In fifteen or twenty years, on present trends, there will be in this country 3 1/2 million Commonwealth immigrants and their descendants. That is not my figure. That is the official figure given to Parliament by the spokesman of the Registrar General’s office. There is no comparable official figure for the year 2000, but it must be in the region of 5-7 million, approximately one-tenth of the whole population, and approaching that of Greater London.
Of course, it will not be evenly distributed from Margate to Aberystwyth and from Penzance to Aberdeen. Whole areas, towns and parts of towns across England will be occupied by different sections of the immigrant and immigrant-descended population.

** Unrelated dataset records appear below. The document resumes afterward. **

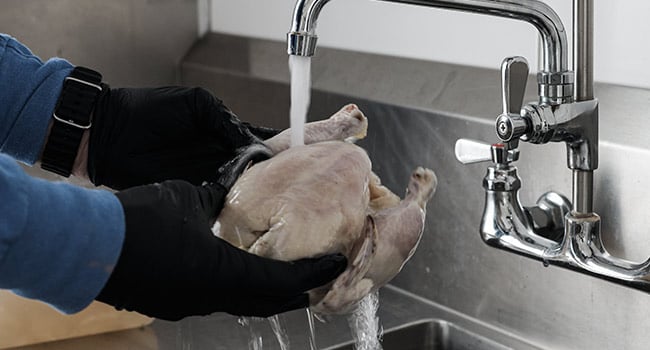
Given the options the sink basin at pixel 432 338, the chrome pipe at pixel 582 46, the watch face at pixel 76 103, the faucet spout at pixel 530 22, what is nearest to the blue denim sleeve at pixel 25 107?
the watch face at pixel 76 103

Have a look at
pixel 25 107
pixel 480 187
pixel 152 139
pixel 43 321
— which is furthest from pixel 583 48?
pixel 43 321

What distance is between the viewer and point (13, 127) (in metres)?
1.15

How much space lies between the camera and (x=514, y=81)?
1.07m

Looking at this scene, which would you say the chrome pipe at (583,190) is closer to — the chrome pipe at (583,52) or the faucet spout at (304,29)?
the chrome pipe at (583,52)

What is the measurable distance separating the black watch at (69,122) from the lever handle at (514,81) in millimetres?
497

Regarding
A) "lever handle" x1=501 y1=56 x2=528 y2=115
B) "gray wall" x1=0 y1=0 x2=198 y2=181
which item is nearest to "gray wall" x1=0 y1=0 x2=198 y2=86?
"gray wall" x1=0 y1=0 x2=198 y2=181

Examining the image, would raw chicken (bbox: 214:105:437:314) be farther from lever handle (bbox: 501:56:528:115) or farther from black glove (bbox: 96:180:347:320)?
lever handle (bbox: 501:56:528:115)

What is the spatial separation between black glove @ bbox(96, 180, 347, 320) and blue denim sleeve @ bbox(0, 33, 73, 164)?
1.15ft

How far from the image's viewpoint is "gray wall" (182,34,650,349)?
1.16m

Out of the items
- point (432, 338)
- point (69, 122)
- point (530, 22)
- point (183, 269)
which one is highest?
point (530, 22)

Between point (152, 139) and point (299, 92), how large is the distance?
0.94ft

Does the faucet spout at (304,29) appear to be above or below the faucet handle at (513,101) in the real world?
above

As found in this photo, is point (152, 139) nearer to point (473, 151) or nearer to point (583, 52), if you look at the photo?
point (473, 151)

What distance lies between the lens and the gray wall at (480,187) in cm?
116
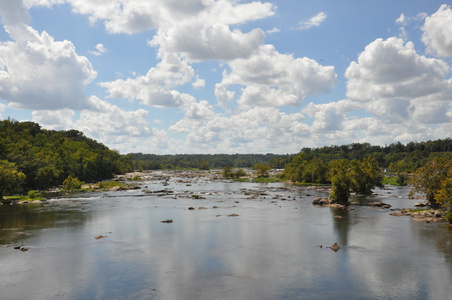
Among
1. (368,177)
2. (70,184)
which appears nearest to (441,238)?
(368,177)

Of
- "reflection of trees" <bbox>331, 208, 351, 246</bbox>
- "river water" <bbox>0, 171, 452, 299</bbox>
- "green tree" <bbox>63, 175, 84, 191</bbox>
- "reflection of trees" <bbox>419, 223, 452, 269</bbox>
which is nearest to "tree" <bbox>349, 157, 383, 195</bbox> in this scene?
"reflection of trees" <bbox>331, 208, 351, 246</bbox>

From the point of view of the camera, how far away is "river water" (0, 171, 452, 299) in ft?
100

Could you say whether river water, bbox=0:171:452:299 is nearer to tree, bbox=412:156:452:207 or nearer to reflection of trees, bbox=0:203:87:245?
reflection of trees, bbox=0:203:87:245

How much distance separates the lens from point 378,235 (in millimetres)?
50719

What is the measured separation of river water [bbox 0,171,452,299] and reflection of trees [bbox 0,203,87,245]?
20 centimetres

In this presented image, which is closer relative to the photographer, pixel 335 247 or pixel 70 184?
pixel 335 247

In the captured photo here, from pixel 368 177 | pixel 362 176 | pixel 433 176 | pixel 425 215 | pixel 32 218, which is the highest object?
pixel 433 176

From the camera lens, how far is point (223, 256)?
1593 inches

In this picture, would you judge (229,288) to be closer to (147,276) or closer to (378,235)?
(147,276)

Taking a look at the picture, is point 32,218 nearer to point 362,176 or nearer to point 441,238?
point 441,238

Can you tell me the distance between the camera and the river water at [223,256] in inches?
1203

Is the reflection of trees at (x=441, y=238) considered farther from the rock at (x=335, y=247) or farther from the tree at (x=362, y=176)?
the tree at (x=362, y=176)

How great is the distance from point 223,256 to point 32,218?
4370 centimetres

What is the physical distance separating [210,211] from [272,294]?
4733 cm
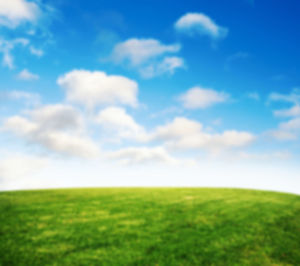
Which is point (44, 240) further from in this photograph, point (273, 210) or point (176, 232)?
point (273, 210)

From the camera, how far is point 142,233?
12.0 metres

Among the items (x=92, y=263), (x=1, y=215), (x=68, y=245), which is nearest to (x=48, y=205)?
(x=1, y=215)

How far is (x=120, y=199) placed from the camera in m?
18.9

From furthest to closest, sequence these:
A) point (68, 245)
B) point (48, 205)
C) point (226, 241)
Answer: point (48, 205)
point (226, 241)
point (68, 245)

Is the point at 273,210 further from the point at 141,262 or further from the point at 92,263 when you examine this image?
the point at 92,263

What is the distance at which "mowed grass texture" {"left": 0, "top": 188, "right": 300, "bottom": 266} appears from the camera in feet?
32.3

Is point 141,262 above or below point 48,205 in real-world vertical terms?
below

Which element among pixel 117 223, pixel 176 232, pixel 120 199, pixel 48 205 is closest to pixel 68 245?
pixel 117 223

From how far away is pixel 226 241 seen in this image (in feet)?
39.0

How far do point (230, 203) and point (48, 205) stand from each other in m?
13.6

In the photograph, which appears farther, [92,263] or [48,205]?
[48,205]

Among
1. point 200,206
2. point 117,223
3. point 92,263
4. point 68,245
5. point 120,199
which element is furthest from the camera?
point 120,199

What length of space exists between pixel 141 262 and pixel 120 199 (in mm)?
9601

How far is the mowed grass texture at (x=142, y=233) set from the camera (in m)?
9.86
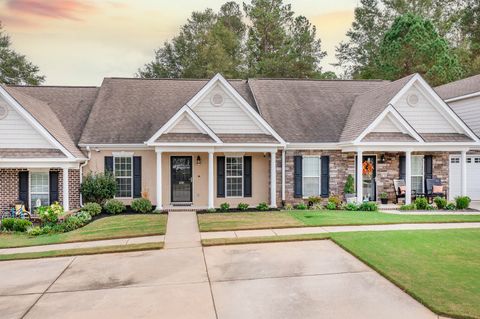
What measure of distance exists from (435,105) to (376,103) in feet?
8.88

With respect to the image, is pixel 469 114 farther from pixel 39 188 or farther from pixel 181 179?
pixel 39 188

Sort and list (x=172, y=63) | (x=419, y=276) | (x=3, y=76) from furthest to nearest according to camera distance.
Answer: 1. (x=172, y=63)
2. (x=3, y=76)
3. (x=419, y=276)

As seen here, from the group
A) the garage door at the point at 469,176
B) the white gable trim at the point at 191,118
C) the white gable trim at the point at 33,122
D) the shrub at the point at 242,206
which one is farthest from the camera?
the garage door at the point at 469,176

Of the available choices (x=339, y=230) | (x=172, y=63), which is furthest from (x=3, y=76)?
(x=339, y=230)

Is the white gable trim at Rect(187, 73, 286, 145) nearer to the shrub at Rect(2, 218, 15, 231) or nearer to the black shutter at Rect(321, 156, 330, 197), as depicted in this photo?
the black shutter at Rect(321, 156, 330, 197)

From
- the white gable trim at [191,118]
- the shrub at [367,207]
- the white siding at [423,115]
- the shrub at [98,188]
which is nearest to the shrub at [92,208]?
the shrub at [98,188]

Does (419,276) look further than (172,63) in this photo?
No

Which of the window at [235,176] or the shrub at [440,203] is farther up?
the window at [235,176]

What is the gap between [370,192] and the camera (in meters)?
17.9

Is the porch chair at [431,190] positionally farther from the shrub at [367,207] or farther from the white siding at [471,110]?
the white siding at [471,110]

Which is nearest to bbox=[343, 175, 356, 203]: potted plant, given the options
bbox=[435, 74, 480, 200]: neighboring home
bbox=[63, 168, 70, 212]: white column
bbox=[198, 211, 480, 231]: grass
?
bbox=[198, 211, 480, 231]: grass

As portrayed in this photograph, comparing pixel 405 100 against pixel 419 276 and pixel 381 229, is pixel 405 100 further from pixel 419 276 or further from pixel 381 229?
pixel 419 276

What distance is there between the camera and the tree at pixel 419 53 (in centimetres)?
3066

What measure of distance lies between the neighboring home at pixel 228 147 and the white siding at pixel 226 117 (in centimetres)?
5
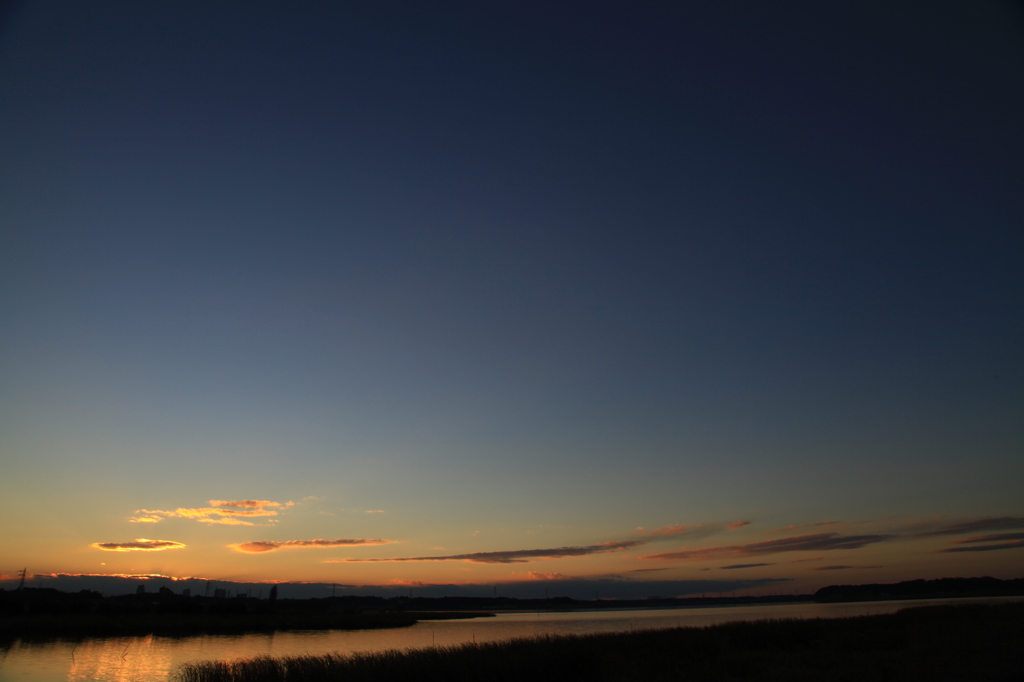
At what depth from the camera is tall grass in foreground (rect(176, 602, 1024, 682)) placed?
73.9ft

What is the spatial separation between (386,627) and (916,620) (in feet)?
206

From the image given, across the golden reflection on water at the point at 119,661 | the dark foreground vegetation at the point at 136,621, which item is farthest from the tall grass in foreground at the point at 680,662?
the dark foreground vegetation at the point at 136,621

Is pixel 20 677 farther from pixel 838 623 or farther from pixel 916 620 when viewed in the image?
pixel 916 620

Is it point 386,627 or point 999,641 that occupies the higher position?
point 999,641

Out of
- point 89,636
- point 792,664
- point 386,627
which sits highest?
point 792,664

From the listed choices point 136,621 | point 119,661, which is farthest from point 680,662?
point 136,621

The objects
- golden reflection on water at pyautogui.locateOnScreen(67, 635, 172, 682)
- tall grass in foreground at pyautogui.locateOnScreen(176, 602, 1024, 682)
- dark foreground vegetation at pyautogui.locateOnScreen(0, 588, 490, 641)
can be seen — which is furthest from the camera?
dark foreground vegetation at pyautogui.locateOnScreen(0, 588, 490, 641)

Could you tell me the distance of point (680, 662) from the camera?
27484mm

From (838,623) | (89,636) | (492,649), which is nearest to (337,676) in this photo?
(492,649)

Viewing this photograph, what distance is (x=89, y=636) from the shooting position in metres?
51.6

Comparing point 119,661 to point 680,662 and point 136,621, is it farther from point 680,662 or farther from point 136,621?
point 680,662

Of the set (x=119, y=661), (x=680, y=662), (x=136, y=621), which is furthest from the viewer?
(x=136, y=621)

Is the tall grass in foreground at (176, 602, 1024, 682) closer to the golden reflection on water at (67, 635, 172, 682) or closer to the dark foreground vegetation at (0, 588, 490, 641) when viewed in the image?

… Nothing is more misleading than comparison between the Commonwealth immigrant in Britain and the American Negro. The Negro population of the United states, which was already in existence before the United States became a nation, started literally as slaves and were later given the franchise and other rights of citizenship, to the exercise of which they have only gradually and still incompletely come. The Commonwealth immigrant came to Britain as a full citizen, to a country which knows no discrimination between one citizen and another, and he entered instantly into the possession of the rights of every citizen, from the vote to free treatment under the National Health Service. Whatever drawbacks attended the immigrants-and they were drawbacks which did not, and do not, make admission into Britain by hook or by crook appear less than desirable-arose not from the law or from public policy or from administration but from those personal circumstances and accidents which cause, and always will cause, the fortunes and experience of one man to be different for another’s. …

For these dangerous and divisive elements the legislation proposed in the Race Relations Bill is the very pabulum they need to flourish. Here is the means of showing that the immigrant communities can organize to consolidate their members, to agitate and campaign against their fellow citizens, and to overawe and dominate the rest with the legal weapons which the ignorant and the ill-informed have provided.

As I look ahead, I am filled with foreboding. Like the Roman I seem to see “the River Tiber foaming with much blood”.

That tragic and intractable phenomenon which we watch with horror on the other side of the Atlantic but which there is interwoven with the history and existence of the States itself, is coming upon us here by our own volition and our own neglect.

Indeed, it has all but come. In numerical terms, it will be of American proportions long before the end of the century. Only resolute and urgent action will avert it even now.

Whether there will be the public will to demand and obtain that action, I do not know.
All I know is that to see, and not to speak, would be the great betrayal.

Now, it’s not clear from this speech (although perhaps it is from others) that Powell feared what historian David Starkey called a couple of nights ago “intercommunal violence” of the Bombay-Hindus-whomp-on-Muslims type seen in the opening of Slumdog Millionaire. Powell’s focus was evidently the black American riots of 1965-1968, which weren’t all that intercommunal, although there was some animus against Jewish and other nonblack shopkeepers. They were more “political shopping,” with Civil Rights as an excuse for looting sprees, much like this week’s riots.